• [SHORT PROBLEM]: Starting at the line that contains "How should one arrange" and ending at the line that contains "from closest to furthest?", copy the data below with "closest" swapped for "nearest" and everything else unchanged.

+===+

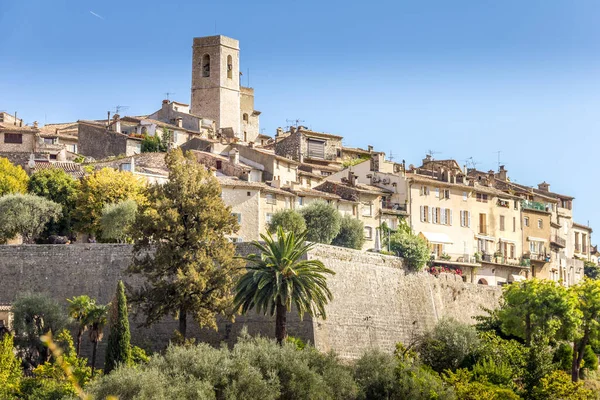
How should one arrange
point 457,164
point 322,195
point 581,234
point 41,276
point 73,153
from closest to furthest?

+===+

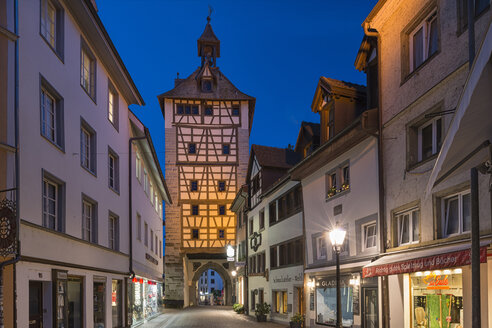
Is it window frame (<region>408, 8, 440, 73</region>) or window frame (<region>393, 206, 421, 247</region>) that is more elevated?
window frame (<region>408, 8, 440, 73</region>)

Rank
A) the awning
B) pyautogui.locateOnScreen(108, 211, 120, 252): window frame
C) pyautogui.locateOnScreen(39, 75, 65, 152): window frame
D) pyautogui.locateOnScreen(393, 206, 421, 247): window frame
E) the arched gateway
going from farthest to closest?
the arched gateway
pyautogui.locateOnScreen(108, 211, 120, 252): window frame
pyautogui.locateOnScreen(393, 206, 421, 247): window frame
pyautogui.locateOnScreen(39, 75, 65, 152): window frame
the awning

+===+

• [ANSWER FOR THIS EXERCISE]:
How should one arrange
point 457,164
point 322,195
point 581,234
point 41,276
point 73,153
from nearest to furthest?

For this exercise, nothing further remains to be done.